Hi, my name is Crystal Yeh and I’m an intern at Sealed this summer. I’m an Environmental Studies major with a minor in Public Policy at Hunter College. Much of my responsibilities involve interacting both with customers and with our partners so this sparked my interest on the top of gender disparity in the green workforce.
It’s almost a cliché for woman to write this truism: “there are disproportionately few women in my field” without eliciting eye rolls. But I have to say it: there are disproportionately few women in the home energy efficiency business. Moreover, there are disproportionately few women in green jobs in general. Why is that?
Bureau of Labor Statistics show that only a small percentage of women are in fields such as engineering, installation, repairing, industrial production managers, etc. (More on that here). Many green jobs relate to energy or infrastructure, all of which currently lack women.
I recall talking to a beloved honors math teacher who attended engineering school and he told me “when I was in engineering school in the 60s, there were 4 women out of a graduating class of 300.” Flashback to when I was deciding what college to attend, I seriously considered attending a great engineering school and majoring in environmental engineering (I ended up choosing an inexpensive college and majoring in the policy side of environmental studies). I found that the school that I was looking at was 70-30 Male-Female, and this is with over a decade of initiatives to bring more women in. When making this decision, my mother reminded me that an engineering school “might not be fit for a girl” explicitly, and she’s certainly no sexist in general.
The lack of women working in these industries ultimately stems from inertia. One of the basic tenets of physics is that a body in motion tends to stay in motion. As STEM industries have been traditionally male-dominated, any changes are an uphill battle.
Encouraging women to enter the green workforce isn’t only beneficial to the individual, but it may be a huge asset for companies as well. A Catalyst report on Fortune 500 companies found that companies with the highest numbers of women board directors and women corporate officers on average achieve higher financial performance than those with the lowest. Women also tend to reinvest more into families and communities which may create a positive externality for society as whole, especially in a field such as environmental services that have a social goal. Furthermore, given that the green workforce has expanded 4.9% annually, 4 times that of most industries currently in our economic recession, it’s only reasonable that women proliferate the field accordingly. Women entering the field would be beneficial to both individual and business.

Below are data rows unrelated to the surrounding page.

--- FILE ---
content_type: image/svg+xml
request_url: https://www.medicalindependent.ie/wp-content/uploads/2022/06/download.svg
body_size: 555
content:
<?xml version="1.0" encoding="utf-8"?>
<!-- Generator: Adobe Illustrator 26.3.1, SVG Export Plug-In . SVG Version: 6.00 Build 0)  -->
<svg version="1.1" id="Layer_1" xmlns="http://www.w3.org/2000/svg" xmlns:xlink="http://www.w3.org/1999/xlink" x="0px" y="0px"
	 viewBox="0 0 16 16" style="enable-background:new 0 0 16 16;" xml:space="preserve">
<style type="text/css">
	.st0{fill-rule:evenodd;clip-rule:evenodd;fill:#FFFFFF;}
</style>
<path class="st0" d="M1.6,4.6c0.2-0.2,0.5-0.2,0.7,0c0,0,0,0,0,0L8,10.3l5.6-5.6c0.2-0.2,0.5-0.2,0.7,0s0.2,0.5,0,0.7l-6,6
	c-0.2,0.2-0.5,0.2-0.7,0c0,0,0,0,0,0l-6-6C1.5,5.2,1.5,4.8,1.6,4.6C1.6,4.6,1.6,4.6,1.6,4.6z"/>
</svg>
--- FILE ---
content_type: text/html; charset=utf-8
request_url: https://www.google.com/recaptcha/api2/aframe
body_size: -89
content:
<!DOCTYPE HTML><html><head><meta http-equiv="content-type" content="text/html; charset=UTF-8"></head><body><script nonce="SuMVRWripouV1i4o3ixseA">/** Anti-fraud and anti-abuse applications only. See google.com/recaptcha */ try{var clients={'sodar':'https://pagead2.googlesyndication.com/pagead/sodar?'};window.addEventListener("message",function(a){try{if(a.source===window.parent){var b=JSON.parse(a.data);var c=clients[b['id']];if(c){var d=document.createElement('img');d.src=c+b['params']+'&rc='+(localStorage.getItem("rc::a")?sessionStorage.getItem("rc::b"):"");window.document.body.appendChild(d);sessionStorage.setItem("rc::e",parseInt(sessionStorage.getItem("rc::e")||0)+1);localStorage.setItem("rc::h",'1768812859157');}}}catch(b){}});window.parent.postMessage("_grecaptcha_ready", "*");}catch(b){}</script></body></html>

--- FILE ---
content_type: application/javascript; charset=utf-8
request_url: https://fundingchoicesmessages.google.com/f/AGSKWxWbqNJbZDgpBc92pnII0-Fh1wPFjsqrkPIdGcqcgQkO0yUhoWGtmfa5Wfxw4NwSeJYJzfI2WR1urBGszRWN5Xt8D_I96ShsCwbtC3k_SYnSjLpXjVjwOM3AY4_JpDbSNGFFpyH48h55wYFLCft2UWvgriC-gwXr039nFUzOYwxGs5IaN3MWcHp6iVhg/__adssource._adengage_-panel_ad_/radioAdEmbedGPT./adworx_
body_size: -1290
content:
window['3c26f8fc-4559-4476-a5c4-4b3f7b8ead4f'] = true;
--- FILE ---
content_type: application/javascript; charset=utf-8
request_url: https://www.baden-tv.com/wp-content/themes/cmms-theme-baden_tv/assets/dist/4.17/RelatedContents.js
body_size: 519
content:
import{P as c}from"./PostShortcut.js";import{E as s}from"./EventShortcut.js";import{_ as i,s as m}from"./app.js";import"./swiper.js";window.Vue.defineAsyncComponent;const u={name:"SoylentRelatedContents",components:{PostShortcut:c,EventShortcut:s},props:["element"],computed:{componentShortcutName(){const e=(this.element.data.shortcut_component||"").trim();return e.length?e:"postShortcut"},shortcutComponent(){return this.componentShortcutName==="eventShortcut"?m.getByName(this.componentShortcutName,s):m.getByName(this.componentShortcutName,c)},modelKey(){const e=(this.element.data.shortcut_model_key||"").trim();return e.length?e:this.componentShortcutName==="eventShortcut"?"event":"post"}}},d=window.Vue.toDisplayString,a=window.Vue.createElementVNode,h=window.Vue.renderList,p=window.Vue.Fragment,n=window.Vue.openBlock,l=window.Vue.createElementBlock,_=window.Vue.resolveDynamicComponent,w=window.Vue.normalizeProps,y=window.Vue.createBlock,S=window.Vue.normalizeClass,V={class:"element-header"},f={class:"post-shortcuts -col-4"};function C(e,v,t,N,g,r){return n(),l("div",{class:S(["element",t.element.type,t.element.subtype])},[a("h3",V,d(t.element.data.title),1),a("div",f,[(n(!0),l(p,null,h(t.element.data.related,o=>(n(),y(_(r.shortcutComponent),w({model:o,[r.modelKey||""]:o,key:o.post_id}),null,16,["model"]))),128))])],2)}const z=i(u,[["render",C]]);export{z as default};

Proposals to incentivize women into sections of the workforce that are traditionally male-dominated include offering mentoring and networking to women via their academic institution or having quotas on women employees in individual companies. Personally, I worry that this approach may cause resentment from people who view this as “special treatment” to a group or unfair to the “average male college student” who may not have such opportunities.

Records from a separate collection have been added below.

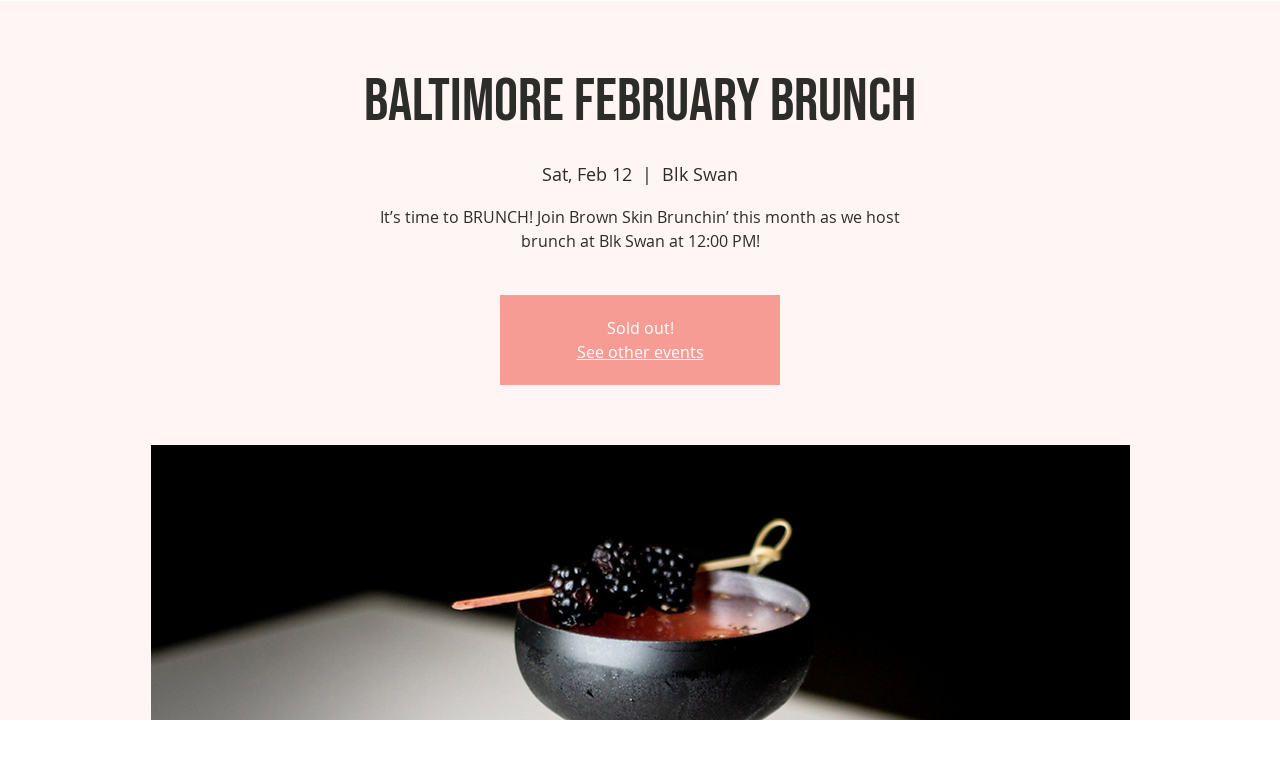

--- FILE ---
content_type: text/html; charset=utf-8
request_url: https://www.google.com/recaptcha/api2/aframe
body_size: 224
content:
<!DOCTYPE HTML><html><head><meta http-equiv="content-type" content="text/html; charset=UTF-8"></head><body><script nonce="EaMKP58WW39cEA-KlEKy1A">/** Anti-fraud and anti-abuse applications only. See google.com/recaptcha */ try{var clients={'sodar':'https://pagead2.googlesyndication.com/pagead/sodar?'};window.addEventListener("message",function(a){try{if(a.source===window.parent){var b=JSON.parse(a.data);var c=clients[b['id']];if(c){var d=document.createElement('img');d.src=c+b['params']+'&rc='+(localStorage.getItem("rc::a")?sessionStorage.getItem("rc::b"):"");window.document.body.appendChild(d);sessionStorage.setItem("rc::e",parseInt(sessionStorage.getItem("rc::e")||0)+1);localStorage.setItem("rc::h",'1768987902709');}}}catch(b){}});window.parent.postMessage("_grecaptcha_ready", "*");}catch(b){}</script></body></html>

I propose that it may be more beneficial to start from the bottom up and encourage girls from elementary school onwards to study subjects in the STEM fields. This way by the time they are of college-age, likely an equal proportion of males and females will be in the STEM fields and they will enter the workforce in equal numbers naturally.

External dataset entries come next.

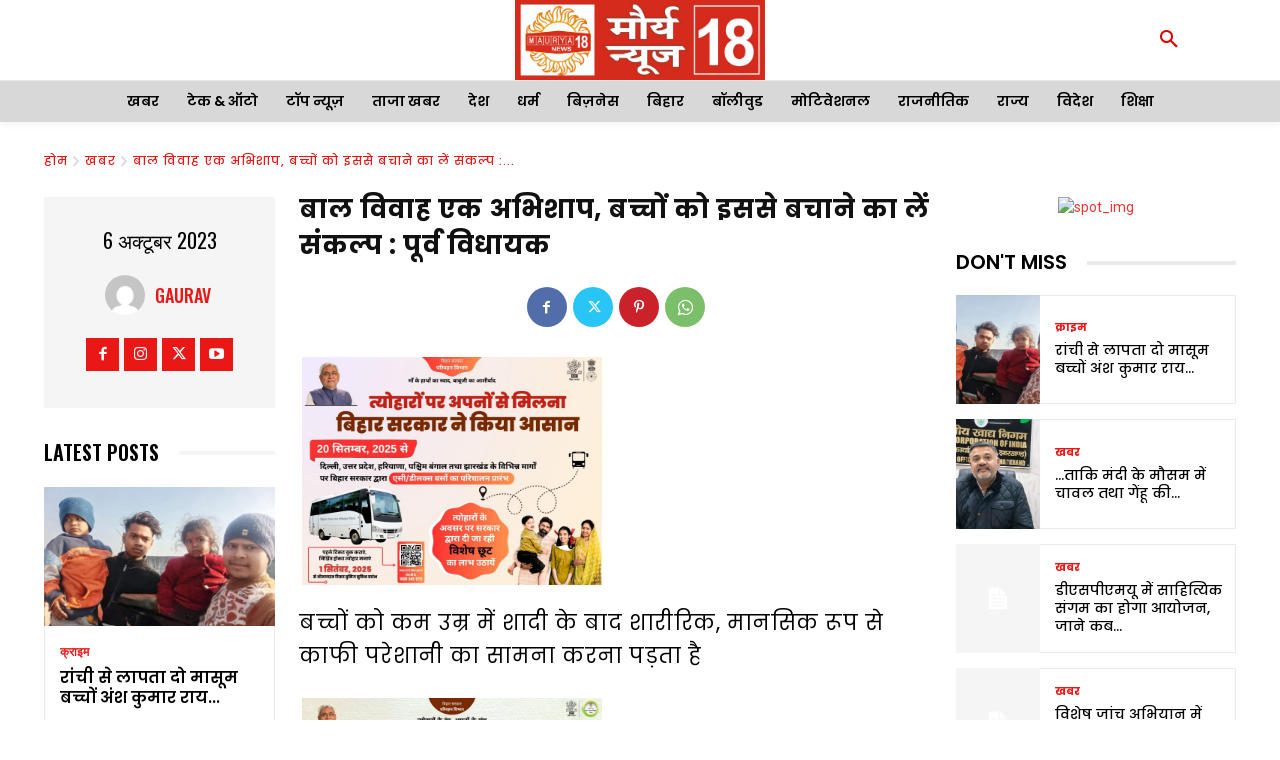

--- FILE ---
content_type: application/x-javascript
request_url: https://mauryanews18.com/wp-content/plugins/quick-adsense-reloaded/assets/js/wp_qds_video.min.js?ver=2.0.98.1
body_size: 1042
content:

window.addEventListener("load", function(){
jQuery( document ).ready(function($) {

    // setting cookie when button is closed
    function set_quads_Cookie(name,value,days) {
        var expires = "";
        if (days) {
            var date = new Date();
            date.setTime(date.getTime() + (days*24*60*60*1000));
            expires = "; expires=" + date.toUTCString();
        }
        document.cookie = name + "=" + (value || "")  + expires + "; path=/";
    }

    function quads_admin_get_cookie (name) {
        var i, x, y, quads_cookies = document.cookie.split( ";" );
        for (i = 0; i < quads_cookies.length; i++)
        {
            x = quads_cookies[i].substr( 0, quads_cookies[i].indexOf( "=" ) );
            y = quads_cookies[i].substr( quads_cookies[i].indexOf( "=" ) + 1 );
            x = x.replace( /^\s+|\s+$/g, "" );
            if (x === name)
            {
                return unescape( y );
            }
        }
    }
    
    setTimeout(() => {
        $("#btn_close_video").click(function() {  
            $(".quads-video").css("display", "none");
            set_quads_Cookie('quads_video','video_ad',1);
          });
    }, 500);
    
 
    // showing video after respective time as per settings
    var data_videotype = $(".quads-video").attr('data-videotype');
    var data_videoposition = $(".quads-video").attr('data-position');
    var data_timer = $(".quads-video").attr('data-timer');
    if( data_videoposition == "v_right" ){
        $(".quads-video").css("float", "right");
        $(".quads-video").css("right", "10px");
    }
    if( data_videoposition == "v_left" ){
        $(".quads-video").css("left", "0px");
    }
    if( data_videotype && data_videotype == "specific_time_video" ){
        setTimeout(() => {
            $(".quads-video").css("display", "block");
        }, data_timer);
    }
    // showing video after respective scroll as per settings
    var data_percent = $(".quads-video").attr('data-percent');
    if( data_videotype == "after_scroll_video"  ){
        window.addEventListener("scroll", () => {
            let scrollTop = window.scrollY;
            let docHeight = document.body.offsetHeight;
            let winHeight = window.innerHeight;
            let scrollPercent = scrollTop / (docHeight - winHeight);
            let scrollPercentRounded = Math.round(scrollPercent * 100);
            if( scrollPercentRounded>=data_percent  ) {
                if(quads_admin_get_cookie('quads_video')!='video_ad')
                {
                    $(".quads-video").css("display", "block");
                }
            }
          });
    }
     

    /**
     * we are here iterating on each group div to display all ads
     * randomly or ordered on interval or on reload
     */
    $(".quads-video-ads-json").each(function(){
        var ad_data_json = $(this).attr('data-json');

        var obj = JSON.parse(ad_data_json);
        var group__id = obj.quads_group_id;
        var videourl = obj.viedo_url;
        var videowidth = obj.viedo_width;
        var videoheight = obj.viedo_height?obj.viedo_height:'auto';
        var ads_group_refresh_type = obj.quads_video_type;
        var ads_group_ref_interval_sec = obj.quads_group_ref_interval_sec;
        var ad_ids = obj.ads;
        var ad_ids_length = Object.keys(ad_ids).length;

        var i=0;
        var j = 0;
        if(ads_group_refresh_type ==='videoads'){
            j = 1;

            quadsShowAdsById(group__id,videourl,videowidth, videoheight, ad_ids[i], j);
            i++;

            j++;
            var quads_ad_videoads = function () {
                if(i >= ad_ids_length){
                    i = 0;
                }
                var adbyindex ='';
                adbyindex = ad_ids[i];
                quadsShowAdsById(group__id,videourl,videowidth, videoheight, adbyindex, j);
                i++;

                j++;
                setTimeout(quads_ad_videoads, ads_group_ref_interval_sec);
            };
        }
    });
});

function quadsShowAdsById(group__id, videourl, viedo_width, viedo_height, adbyindex, j){
    var container = jQuery(".quads_ad_container_video[data-id='"+group__id+"']");
    var data_redirect = jQuery(".quads-video").attr('data-redirect')?jQuery(".quads-video").attr('data-redirect'):false;
    var videoFrmtType = videourl.split('.').pop().toLowerCase();
    var content ='';
    if(adbyindex.ad_type == "video_ads"){
        if(data_redirect)
        {
            content +='<div id="btn_close_video">x</div><a href="'+data_redirect+'" target="_blank"><video id="video_frame" width="'+viedo_width+'" height="'+viedo_height+'" controls autoplay loop muted><source src='+videourl+' type="video/'+videoFrmtType+'"></video></a>';
        }
        else{
            content +='<div id="btn_close_video">x</div><video id="video_frame" width="'+viedo_width+'" height="'+viedo_height+'" controls autoplay loop muted><source src='+videourl+' type="video/'+videoFrmtType+'"></video>';
        }
        
        container.html(content);
    }
    }
});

In the energy efficiency field, specifically, colleges should encourage women to be energy auditors and contractors. People naturally gravitate towards fields that they’re good at. In the efficiency field, women can play to their advantages: we tend to be more empathetic, pay attention to minor details and be likeable to strangers. If employers recognize this value that women add to the workforce, more women will be hired into the energy efficiency field.